Firefox 148 Lets You Turn AI Features Off Completely
Mozilla is taking a different approach to AI: letting users decide if they want it at all. The Firefox browser will soon offer full control over every AI feature, from chatbots to translations.
While tech giants race to stuff AI into every app and website, Mozilla is doing something unexpected. The company just announced that Firefox users will soon have the power to turn off AI features completely.
Firefox 148 launches later this month with granular controls that let people manage or disable individual AI tools. Users can choose whether they want AI-powered translations, automatic tab grouping, or a sidebar with access to chatbots like ChatGPT, Claude, and Gemini. The choice is entirely theirs.
Mozilla calls its approach a "rebel alliance" against the winner-takes-all mentality dominating AI development. Mark Surman, Mozilla Foundation president, says the goal is to bend history in a different direction.
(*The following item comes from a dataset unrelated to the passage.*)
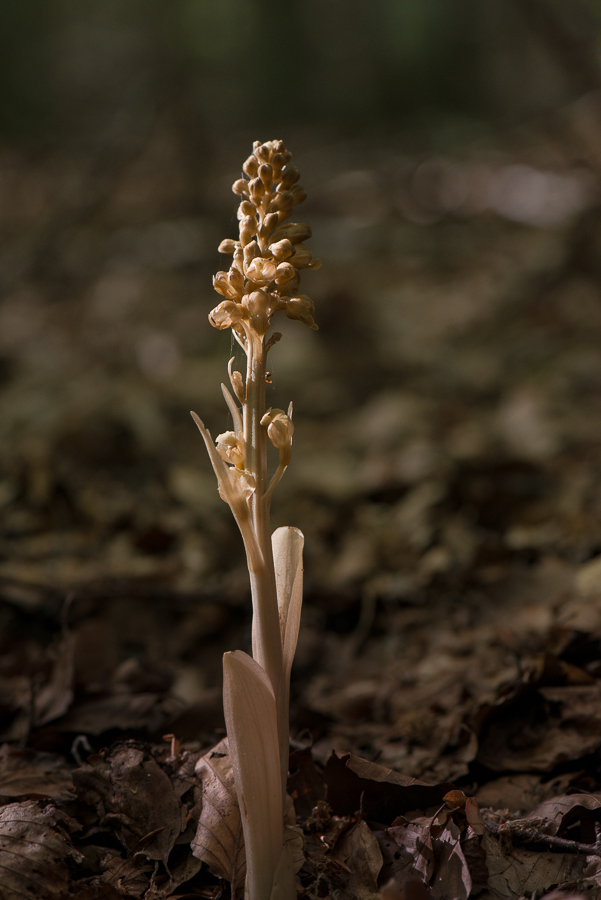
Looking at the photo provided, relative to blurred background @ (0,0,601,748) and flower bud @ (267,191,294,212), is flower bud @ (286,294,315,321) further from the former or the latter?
blurred background @ (0,0,601,748)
The company wants to do for AI what it once did in the early days of the web: offer an alternative focused on user control.
This strategy isn't just talk. Mozilla plans to spend about $650 million this year, with 80% maintaining core products like Firefox and the rest investing in trustworthy AI. The company has another $1.4 billion in reserves ready for worthy projects like open-source AI tools and encrypted assistants.
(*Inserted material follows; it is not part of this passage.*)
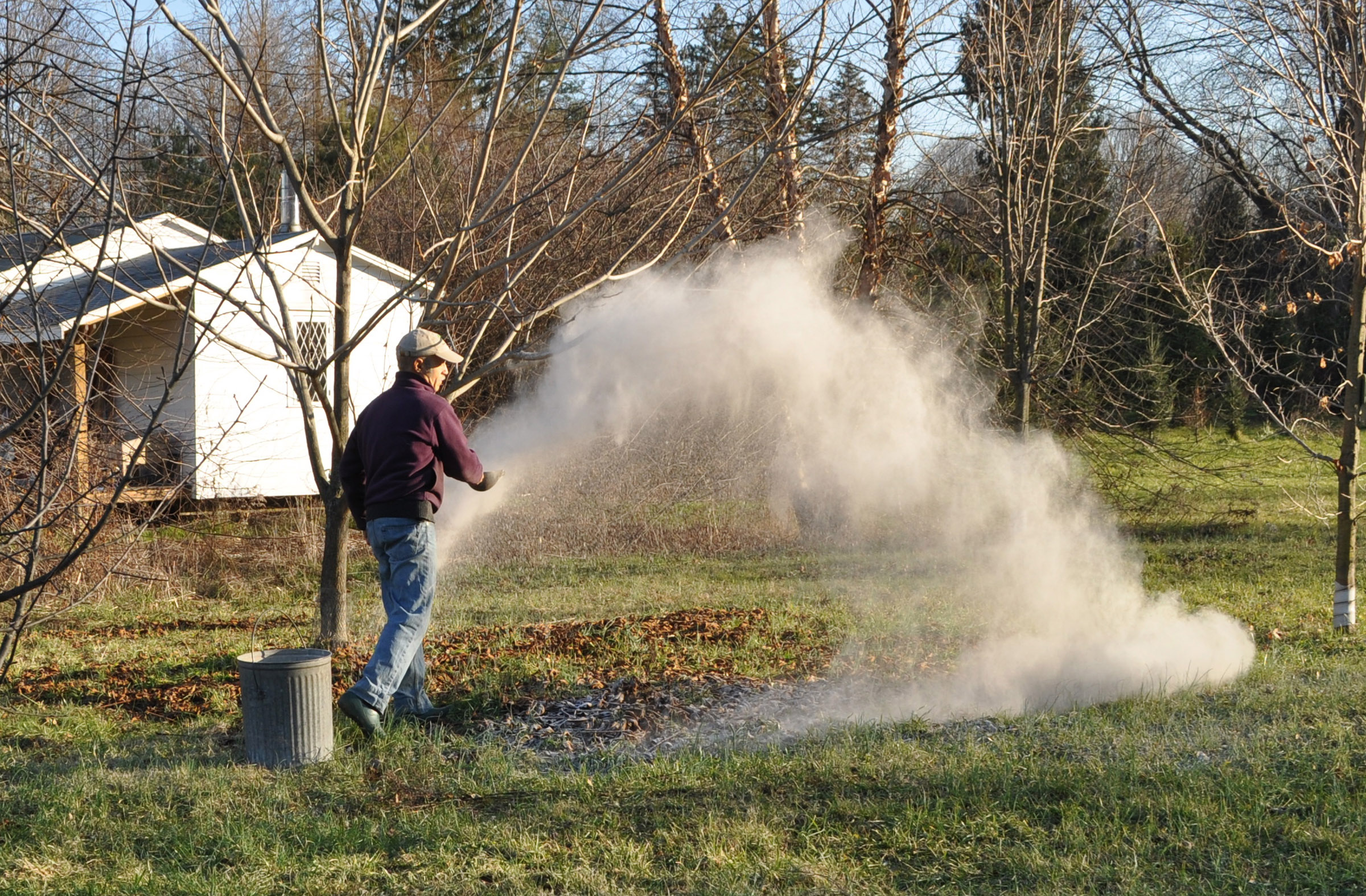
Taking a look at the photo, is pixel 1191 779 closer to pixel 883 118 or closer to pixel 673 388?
pixel 673 388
Firefox now has more than 200 million users who value choice over forced features. Mozilla is betting many more people feel the same way about AI. The company recently launched a program inviting technologists to explore early-stage ideas for responsible tech innovation.
The Ripple Effect
Mozilla's stand matters beyond Firefox users. When a major tech company says users deserve control over AI, it challenges the assumption that AI must be everywhere, always on. Other companies might follow suit if they see demand for AI-optional experiences.
The fight isn't equal. Mozilla's billion-dollar budget looks tiny compared to the hundreds of billions rivals spend on AI each year. But the company isn't trying to out-spend tech giants. It's offering something they won't: the right to say no.
Mozilla proves there's another path forward where AI serves people who want it without forcing itself on those who don't.